→ PROBLEM DETAILS: Copy out the entries below exactly as they stand, but only from the line containing "The Helios Choir" through the line containing "EU ESTOU INDIGNADO | DEVOCIONAL DIÁRIO".

→ INFORMATION SUPPLIED:
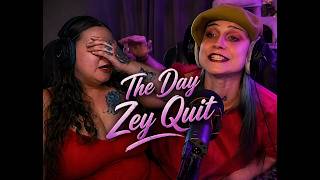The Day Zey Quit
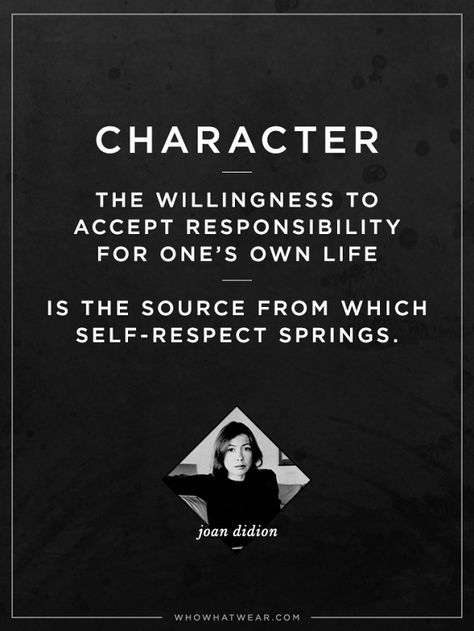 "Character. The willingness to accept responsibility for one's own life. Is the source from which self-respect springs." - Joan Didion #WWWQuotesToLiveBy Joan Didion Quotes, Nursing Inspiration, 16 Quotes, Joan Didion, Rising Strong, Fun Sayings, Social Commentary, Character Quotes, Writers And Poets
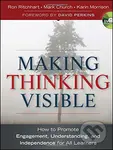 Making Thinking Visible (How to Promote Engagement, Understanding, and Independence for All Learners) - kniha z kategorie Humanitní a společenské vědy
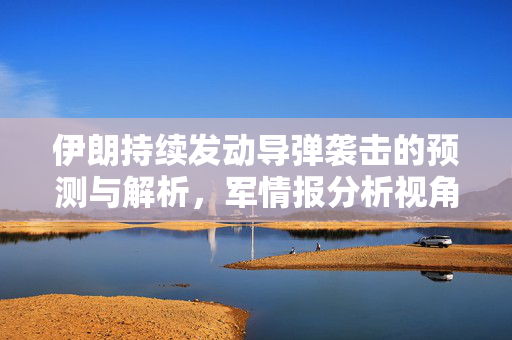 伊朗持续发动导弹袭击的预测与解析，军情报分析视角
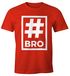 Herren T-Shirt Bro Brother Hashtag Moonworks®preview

---

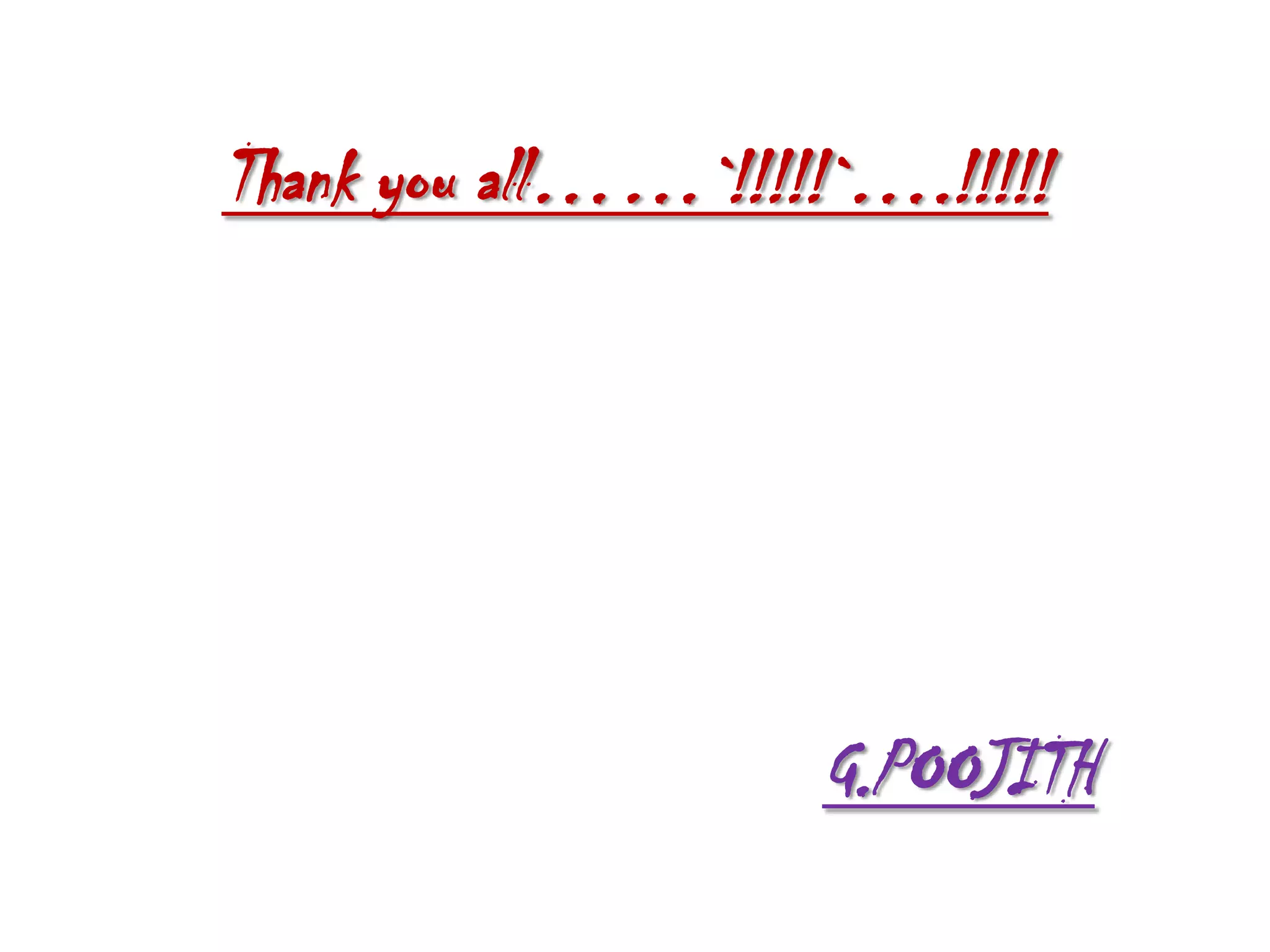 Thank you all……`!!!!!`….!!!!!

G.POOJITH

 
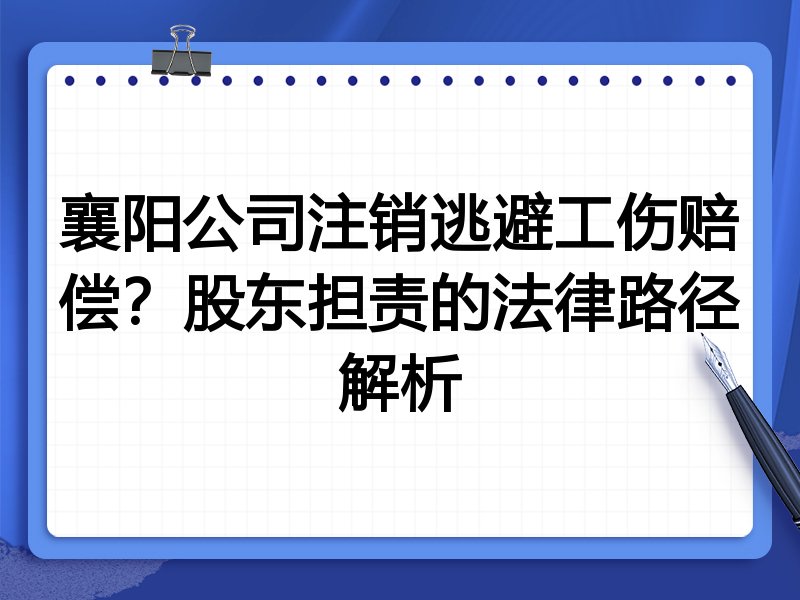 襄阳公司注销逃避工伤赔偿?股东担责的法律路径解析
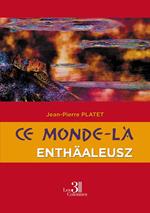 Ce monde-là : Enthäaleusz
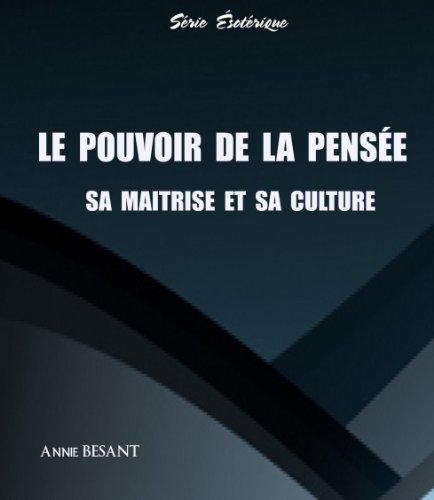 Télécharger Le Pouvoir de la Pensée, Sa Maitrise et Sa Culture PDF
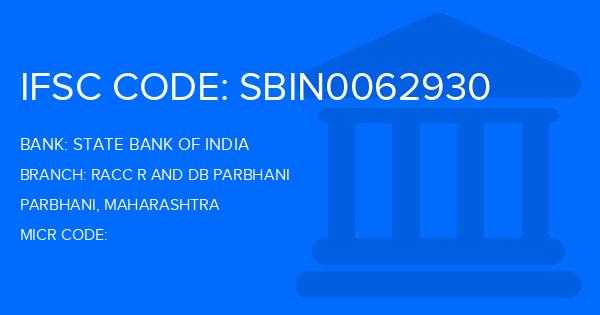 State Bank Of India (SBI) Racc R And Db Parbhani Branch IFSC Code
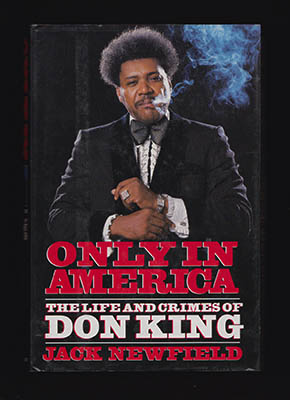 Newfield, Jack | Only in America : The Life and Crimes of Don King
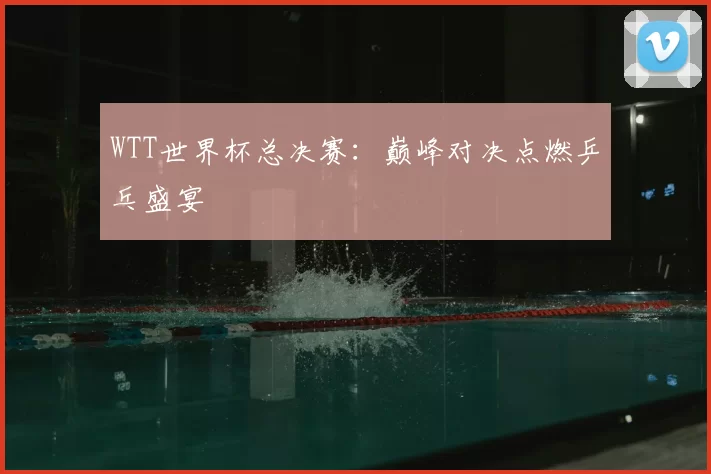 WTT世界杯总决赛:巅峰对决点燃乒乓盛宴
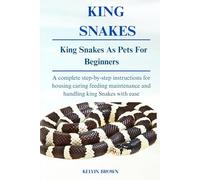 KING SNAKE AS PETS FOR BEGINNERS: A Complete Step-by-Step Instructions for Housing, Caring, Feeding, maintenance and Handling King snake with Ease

...

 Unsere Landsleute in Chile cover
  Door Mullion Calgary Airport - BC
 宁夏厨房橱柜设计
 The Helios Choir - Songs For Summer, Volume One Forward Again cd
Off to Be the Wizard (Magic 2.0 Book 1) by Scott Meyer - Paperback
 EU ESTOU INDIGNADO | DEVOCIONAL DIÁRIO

→ RESULT OF THIS EXERCISE:
 The Helios Choir - Songs For Summer, Volume One Forward Again cd
Off to Be the Wizard (Magic 2.0 Book 1) by Scott Meyer - Paperback
 EU ESTOU INDIGNADO | DEVOCIONAL DIÁRIO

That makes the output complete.